= THE PROBLEM =
Which lines in the listing below contain the word "green", matching case exactly? Pick them out and copy each one whole.
◇ ◇ ◇ ◇
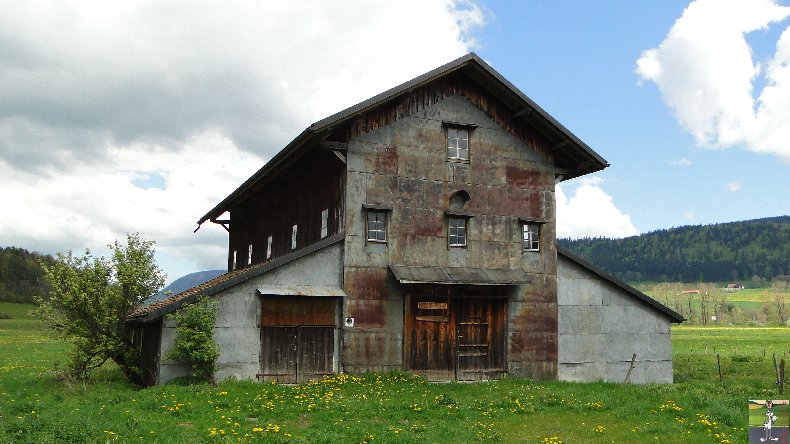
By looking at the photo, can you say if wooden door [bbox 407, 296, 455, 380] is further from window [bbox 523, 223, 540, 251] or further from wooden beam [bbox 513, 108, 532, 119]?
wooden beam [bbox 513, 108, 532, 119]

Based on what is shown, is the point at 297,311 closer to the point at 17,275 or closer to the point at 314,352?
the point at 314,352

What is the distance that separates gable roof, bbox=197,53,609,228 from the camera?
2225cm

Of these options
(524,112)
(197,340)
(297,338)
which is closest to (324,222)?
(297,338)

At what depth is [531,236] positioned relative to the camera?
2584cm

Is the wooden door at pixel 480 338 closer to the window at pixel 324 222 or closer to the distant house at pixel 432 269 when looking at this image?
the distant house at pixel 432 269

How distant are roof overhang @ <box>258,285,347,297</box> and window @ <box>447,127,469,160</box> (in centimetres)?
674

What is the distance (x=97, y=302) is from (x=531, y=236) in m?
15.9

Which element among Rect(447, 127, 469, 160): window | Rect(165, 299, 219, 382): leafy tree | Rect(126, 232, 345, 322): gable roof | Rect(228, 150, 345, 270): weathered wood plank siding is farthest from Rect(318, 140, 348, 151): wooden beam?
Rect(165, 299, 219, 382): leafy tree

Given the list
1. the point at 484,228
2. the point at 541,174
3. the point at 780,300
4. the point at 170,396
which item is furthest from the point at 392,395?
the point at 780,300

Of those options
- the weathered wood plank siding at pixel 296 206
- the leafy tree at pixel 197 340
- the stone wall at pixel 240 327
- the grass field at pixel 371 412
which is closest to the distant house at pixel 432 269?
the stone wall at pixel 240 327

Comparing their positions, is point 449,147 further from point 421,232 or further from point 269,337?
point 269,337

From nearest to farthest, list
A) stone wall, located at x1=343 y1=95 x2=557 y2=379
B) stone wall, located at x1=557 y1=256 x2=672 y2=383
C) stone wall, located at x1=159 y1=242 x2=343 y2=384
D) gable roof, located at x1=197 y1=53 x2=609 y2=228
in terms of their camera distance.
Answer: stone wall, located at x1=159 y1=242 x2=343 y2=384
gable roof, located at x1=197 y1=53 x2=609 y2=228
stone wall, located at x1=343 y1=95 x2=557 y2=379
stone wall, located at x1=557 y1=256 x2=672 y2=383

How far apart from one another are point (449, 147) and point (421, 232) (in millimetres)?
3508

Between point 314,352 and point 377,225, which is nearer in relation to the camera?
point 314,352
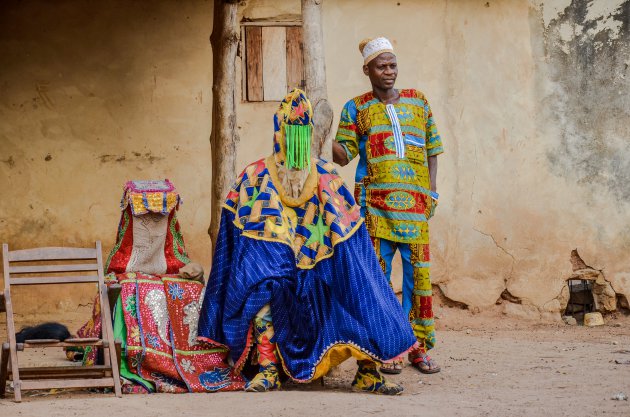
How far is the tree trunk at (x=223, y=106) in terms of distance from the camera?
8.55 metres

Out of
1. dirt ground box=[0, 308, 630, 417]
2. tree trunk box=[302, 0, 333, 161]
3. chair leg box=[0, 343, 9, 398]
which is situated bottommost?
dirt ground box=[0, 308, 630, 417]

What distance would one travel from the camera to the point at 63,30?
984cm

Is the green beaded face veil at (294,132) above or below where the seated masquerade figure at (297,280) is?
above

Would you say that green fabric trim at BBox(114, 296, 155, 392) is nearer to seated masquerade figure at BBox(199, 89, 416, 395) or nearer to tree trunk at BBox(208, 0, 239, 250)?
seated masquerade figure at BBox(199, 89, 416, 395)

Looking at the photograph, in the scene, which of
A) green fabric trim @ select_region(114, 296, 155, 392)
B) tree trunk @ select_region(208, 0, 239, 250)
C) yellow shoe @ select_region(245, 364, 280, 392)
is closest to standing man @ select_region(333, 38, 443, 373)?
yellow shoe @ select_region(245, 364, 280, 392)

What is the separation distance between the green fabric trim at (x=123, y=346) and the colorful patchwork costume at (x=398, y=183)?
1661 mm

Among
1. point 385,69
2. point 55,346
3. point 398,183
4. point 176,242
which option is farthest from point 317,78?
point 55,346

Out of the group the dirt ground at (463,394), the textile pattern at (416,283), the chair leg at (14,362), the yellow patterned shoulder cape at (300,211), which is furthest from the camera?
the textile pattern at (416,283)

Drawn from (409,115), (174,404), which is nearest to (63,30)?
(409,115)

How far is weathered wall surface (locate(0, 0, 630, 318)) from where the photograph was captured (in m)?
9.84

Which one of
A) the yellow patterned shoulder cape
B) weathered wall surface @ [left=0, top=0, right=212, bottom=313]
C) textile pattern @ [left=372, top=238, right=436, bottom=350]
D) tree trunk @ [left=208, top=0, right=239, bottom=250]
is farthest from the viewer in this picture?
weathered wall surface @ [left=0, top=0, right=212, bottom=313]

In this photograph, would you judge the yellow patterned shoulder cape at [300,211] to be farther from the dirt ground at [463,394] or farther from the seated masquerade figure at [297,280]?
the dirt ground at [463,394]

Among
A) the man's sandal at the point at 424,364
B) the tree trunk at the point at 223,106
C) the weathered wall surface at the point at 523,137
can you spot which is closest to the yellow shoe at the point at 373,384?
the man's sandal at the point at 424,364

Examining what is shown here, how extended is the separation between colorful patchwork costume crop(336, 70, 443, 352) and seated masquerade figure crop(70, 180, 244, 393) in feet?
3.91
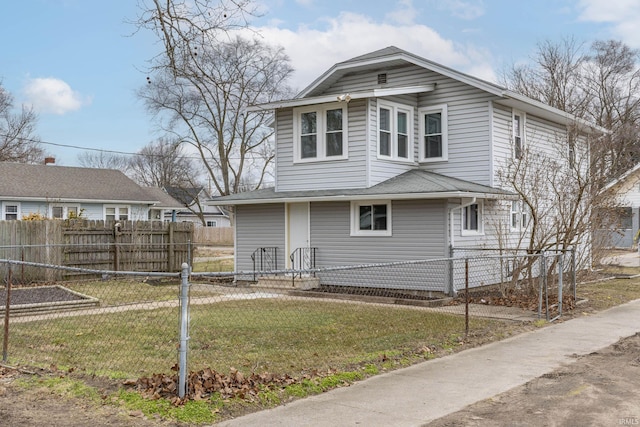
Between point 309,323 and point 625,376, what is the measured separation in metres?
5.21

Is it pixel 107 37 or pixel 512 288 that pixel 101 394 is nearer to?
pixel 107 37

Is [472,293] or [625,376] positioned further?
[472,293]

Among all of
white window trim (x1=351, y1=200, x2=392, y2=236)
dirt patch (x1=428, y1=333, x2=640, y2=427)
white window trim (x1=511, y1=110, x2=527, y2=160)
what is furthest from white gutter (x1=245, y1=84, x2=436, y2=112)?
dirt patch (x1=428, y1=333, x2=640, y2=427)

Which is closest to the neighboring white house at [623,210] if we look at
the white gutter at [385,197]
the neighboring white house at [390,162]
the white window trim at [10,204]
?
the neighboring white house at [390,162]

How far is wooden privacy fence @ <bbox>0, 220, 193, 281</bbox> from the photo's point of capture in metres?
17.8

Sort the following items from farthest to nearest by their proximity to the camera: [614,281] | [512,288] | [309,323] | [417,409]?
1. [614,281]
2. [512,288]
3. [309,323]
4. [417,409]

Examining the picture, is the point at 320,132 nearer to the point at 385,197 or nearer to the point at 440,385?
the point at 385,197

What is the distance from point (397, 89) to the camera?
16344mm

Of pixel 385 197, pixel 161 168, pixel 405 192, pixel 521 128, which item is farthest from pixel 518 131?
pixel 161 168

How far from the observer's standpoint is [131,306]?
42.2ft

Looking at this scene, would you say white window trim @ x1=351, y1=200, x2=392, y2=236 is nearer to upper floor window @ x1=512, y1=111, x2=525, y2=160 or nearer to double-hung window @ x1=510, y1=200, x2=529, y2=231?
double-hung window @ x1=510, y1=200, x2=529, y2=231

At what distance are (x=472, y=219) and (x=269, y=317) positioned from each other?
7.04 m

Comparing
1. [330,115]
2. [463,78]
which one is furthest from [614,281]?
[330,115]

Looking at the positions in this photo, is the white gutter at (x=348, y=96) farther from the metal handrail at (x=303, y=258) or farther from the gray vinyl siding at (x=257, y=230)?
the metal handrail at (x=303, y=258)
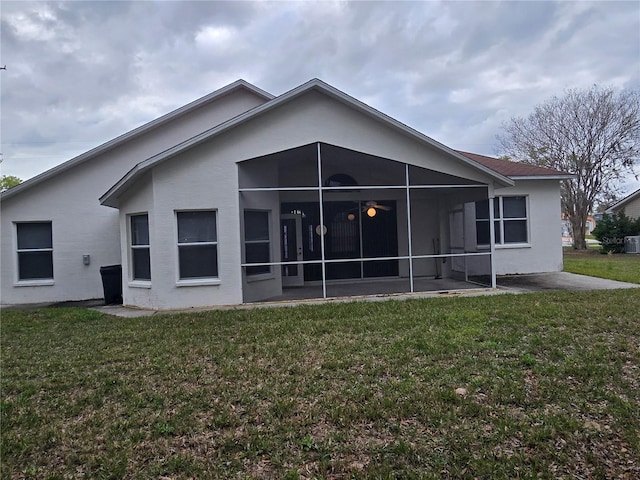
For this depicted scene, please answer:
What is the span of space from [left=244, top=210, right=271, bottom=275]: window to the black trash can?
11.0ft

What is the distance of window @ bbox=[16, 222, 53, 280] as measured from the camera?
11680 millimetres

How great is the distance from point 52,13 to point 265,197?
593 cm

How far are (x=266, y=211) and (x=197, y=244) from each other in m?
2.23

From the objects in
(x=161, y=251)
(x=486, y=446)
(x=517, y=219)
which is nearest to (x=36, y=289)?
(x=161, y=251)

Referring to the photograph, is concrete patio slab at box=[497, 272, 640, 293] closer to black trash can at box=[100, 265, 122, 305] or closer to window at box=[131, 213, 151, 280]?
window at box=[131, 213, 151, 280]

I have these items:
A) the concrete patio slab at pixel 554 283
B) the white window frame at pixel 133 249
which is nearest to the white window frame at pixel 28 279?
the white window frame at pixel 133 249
◇ ◇ ◇ ◇
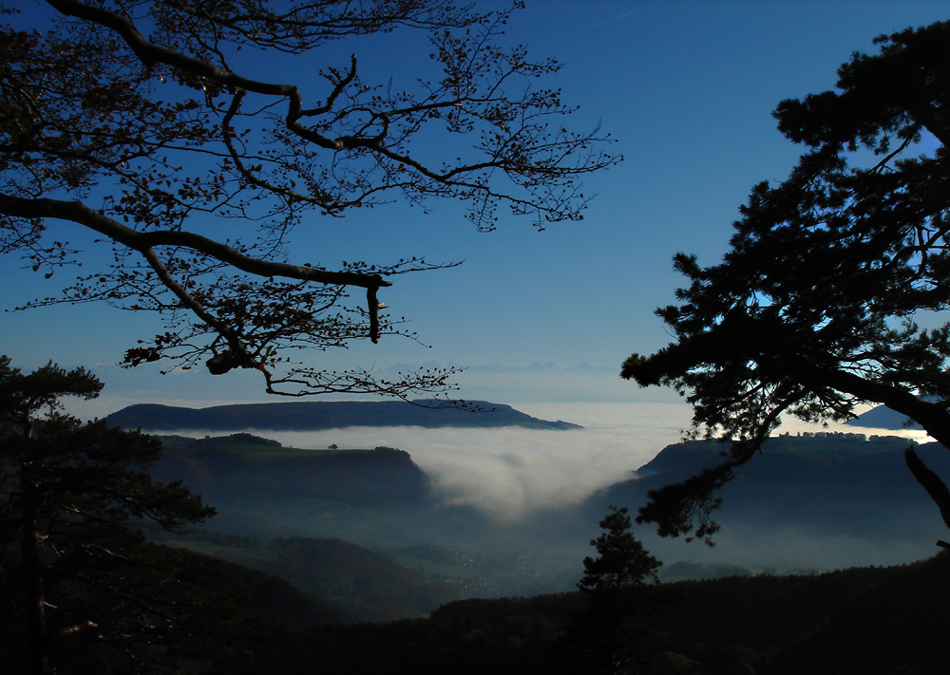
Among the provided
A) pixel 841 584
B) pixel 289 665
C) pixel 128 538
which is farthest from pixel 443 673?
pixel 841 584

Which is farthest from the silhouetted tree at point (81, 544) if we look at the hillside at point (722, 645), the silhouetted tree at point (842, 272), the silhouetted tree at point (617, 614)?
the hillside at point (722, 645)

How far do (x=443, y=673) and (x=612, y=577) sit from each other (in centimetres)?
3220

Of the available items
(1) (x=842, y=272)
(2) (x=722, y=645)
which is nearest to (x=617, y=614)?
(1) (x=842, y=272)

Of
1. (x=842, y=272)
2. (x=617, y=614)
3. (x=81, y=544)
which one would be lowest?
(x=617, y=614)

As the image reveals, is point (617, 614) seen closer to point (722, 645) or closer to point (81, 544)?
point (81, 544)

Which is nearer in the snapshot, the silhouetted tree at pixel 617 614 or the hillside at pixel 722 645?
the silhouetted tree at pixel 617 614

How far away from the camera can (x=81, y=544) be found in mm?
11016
◇ ◇ ◇ ◇
= OUTPUT OF THE TASK =
Is the green beaded face veil at (294,132) above or below where the seated masquerade figure at (297,280) is?
Would you say that green fabric trim at BBox(114, 296, 155, 392) is nearer to seated masquerade figure at BBox(199, 89, 416, 395) or nearer to tree trunk at BBox(208, 0, 239, 250)?
A) green fabric trim @ select_region(114, 296, 155, 392)
What is the separation distance between the green fabric trim at (x=123, y=346) and the colorful patchwork costume at (x=398, y=183)?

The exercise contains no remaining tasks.